Engineers measure the quality of equipment partly in terms of its signal to noise ratio. Older analogue forms of media—records, amplifiers, AM radio, and almost anything else along this sonic chain—often contributed significant amounts of their own noise: unwanted intrusions against the ideal of perfect silence. Hiss from audio tape and tube amplifiers were a common problem before the new century, as was an audible hum from a circuit picking up stray noise from other electrical sources. Even playing your uncle Fred’s old vinyl copy of a Cream album can let you re-live those days. Years of accumulated dust and scratches across the groves can make it seem like Eric Clapton was a tap dancer as well as an awesome guitarist. Listening to vinyl recordings of Debussy could be even worse. Clicks, hiss, pops and needle jumps were never part of the French minimalist’s musical vocabulary. Hearing them under his music is the equivalent to pouring coffee on a white rug.
These days music comes to us on a mostly clean canvas. Digital platforms and better equipment have mostly eliminated noise intrusions that older Americans remember from the early days of “stereophonic sound” and homemade Heathkit amplifiers. Even a humble MP3 player hardly produces an audible hiss.
Alas, a problem that good technology and engineering has mostly solved has remained as a common environmental nuisance. Too often the settings we inhabit impose a constant din.
I work on a bucolic campus with roads relegated to its edges, and it can still be hard sometimes to make myself heard over gas leaf blowers, jackhammers digging up water leaks, and all forms of construction and maintenance vehicles. Overhead, planes heading into local and distant airports narrow the gap between signal and noise.
Silence is especially an unsatisfied need in cities such as New York, where residents routinely retreat to headphones or the use of “white noise” to mask the cacophony of sound coming from the street and nearby neighbors. (See George Prochnik’s In Pursuit of Silence (2010) for a discussion of the range of intrusions).
And then there are the effects of too many evenings at concerts, where volume levels can equal the roar of planes arriving in the Caribbean’s notorious at St Maarten airport. Tinnitus is not just a condition of the old, but of many younger Americans who have racked up more decibels than miles. Sometimes the result of inner-ear nerve damage, Tinnitus affects about 1 in 5 residents of the United States.
If you have a one-note concert in your ears for long periods of time, you can match the frequency of the sound here, and more precisely, if wearing good headphones:
There is no shortage of studies connecting environmental noise to stress, lack of concentration, insomnia and irritability. With age we also seem less able to tolerate dense sound. For older adults, what was once the fun of being in a noisy restaurant with friends can begin to seem less festive, like trying to meditate on the beach directly under that Caribbean airstrip.

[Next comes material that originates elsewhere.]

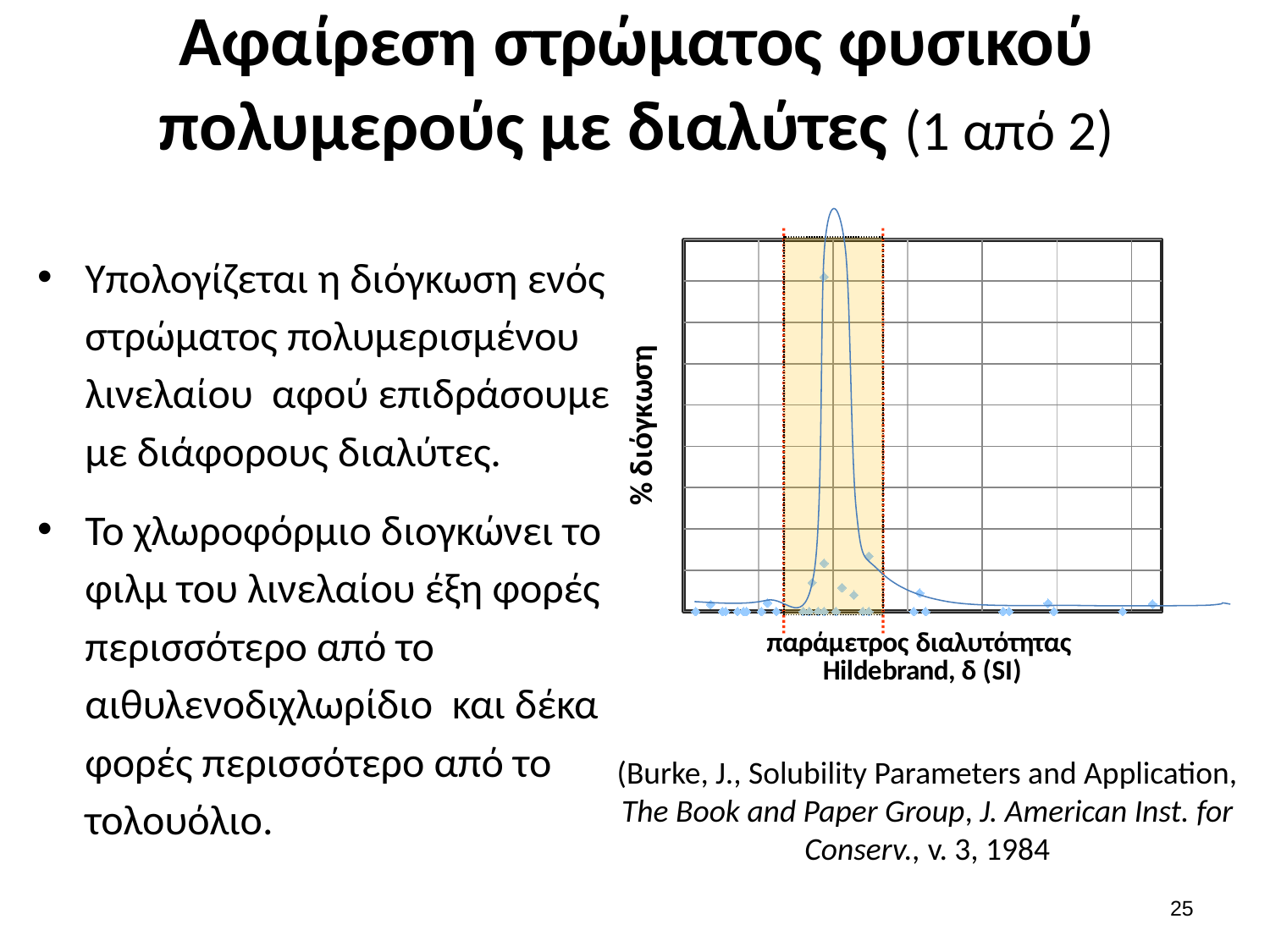
What is the title of the horizontal axis of the chart? παράμετρος διαλυτότητας Hildebrand, δ (SI) What kind of chart is shown on the slide? scatter chart with a fitted curve What is the title of the vertical axis of the chart? % διόγκωση Moving from left to right along the x axis, does the curve rise or fall immediately after its peak? fall Does the curve reach its peak inside or outside the shaded region between the dotted red lines? inside Moving from left to right along the x axis, does the curve rise or fall immediately before reaching its peak? rise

To be sure, we should celebrate the pristine audio landscapes we can now create. This is the age of complete music emersion. Technically speaking, musicians have never had a less cluttered acoustic to play against. But in spite of our successes with audio software, the idea of the signal to noise ratio is a reminder that we now have to contend with a world that is aurally more intrusive. As a solution, earphones not only transport us to to a paradise of music in its own study acoustic, they also help shut out the disordered noise of the places we occupy. That can be good. But the earwear that is part of the uniform of a commuter or jogger can also reduce our access to others nearby. We used to routinely greet strangers passing through our personal space with our eyes and maybe a simple hello. But the common sight of earphones on individuals in public spaces now sends a less welcoming vibe of unavailability.